> **What the task requires**: Render the part of the listing below that opens with the line containing "How far from wooden" and runs through the end of the listing as a JSON list of strings, one string per line, leaving out blank lines.

> **Extracted entries**:
----

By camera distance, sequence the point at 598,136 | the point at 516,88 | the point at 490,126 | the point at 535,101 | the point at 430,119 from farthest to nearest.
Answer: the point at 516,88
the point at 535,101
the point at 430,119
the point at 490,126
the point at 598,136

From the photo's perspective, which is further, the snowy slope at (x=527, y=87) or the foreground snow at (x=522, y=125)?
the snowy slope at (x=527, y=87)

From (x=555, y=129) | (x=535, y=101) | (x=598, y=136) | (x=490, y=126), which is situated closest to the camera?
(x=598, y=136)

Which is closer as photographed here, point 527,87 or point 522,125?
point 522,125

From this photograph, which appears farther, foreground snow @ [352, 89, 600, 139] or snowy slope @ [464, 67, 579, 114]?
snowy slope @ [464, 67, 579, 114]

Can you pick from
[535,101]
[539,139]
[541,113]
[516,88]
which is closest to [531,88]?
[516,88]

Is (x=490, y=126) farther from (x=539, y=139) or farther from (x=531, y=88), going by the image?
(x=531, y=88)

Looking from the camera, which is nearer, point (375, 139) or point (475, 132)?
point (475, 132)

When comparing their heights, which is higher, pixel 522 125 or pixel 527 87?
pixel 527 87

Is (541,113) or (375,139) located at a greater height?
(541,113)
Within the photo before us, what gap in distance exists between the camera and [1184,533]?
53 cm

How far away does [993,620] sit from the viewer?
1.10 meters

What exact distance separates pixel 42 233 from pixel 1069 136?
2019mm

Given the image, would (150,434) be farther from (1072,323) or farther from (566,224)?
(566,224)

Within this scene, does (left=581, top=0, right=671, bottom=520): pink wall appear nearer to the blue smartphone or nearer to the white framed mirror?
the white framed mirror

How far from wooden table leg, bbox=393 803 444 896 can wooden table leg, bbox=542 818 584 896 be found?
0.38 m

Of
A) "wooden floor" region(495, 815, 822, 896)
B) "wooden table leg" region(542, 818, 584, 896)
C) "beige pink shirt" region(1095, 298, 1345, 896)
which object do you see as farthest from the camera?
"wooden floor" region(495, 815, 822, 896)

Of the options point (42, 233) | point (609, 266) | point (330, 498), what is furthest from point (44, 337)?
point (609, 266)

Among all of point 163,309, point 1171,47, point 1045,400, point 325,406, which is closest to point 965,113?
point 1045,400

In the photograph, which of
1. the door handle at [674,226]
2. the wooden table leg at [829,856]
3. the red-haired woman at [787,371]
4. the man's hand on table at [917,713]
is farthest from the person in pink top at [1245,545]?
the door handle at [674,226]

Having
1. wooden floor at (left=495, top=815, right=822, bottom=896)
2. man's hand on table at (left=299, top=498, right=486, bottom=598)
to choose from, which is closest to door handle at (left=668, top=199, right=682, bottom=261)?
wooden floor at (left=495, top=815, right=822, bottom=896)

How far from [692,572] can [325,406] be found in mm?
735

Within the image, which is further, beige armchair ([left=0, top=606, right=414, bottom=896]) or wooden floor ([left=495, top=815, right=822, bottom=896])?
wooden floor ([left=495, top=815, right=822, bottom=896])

----

> **Task output**:
[
  "How far from wooden table leg, bbox=393 803 444 896 can wooden table leg, bbox=542 818 584 896 be found?",
  "0.38 m",
  "Of",
  "A) \"wooden floor\" region(495, 815, 822, 896)",
  "B) \"wooden table leg\" region(542, 818, 584, 896)",
  "C) \"beige pink shirt\" region(1095, 298, 1345, 896)",
  "which object do you see as farthest from the camera?",
  "\"wooden floor\" region(495, 815, 822, 896)",
  "Of the options point (42, 233) | point (609, 266) | point (330, 498), what is furthest from point (44, 337)?",
  "point (609, 266)",
  "Among all of point 163,309, point 1171,47, point 1045,400, point 325,406, which is closest to point 965,113?",
  "point 1045,400",
  "In the photograph, which of",
  "1. the door handle at [674,226]",
  "2. the wooden table leg at [829,856]",
  "3. the red-haired woman at [787,371]",
  "4. the man's hand on table at [917,713]",
  "is farthest from the person in pink top at [1245,545]?",
  "the door handle at [674,226]",
  "Having",
  "1. wooden floor at (left=495, top=815, right=822, bottom=896)",
  "2. man's hand on table at (left=299, top=498, right=486, bottom=598)",
  "to choose from, which is closest to door handle at (left=668, top=199, right=682, bottom=261)?",
  "wooden floor at (left=495, top=815, right=822, bottom=896)",
  "How far from [692,572] can [325,406] be found in mm?",
  "735",
  "Within the image, which is further, beige armchair ([left=0, top=606, right=414, bottom=896]) or wooden floor ([left=495, top=815, right=822, bottom=896])?",
  "wooden floor ([left=495, top=815, right=822, bottom=896])"
]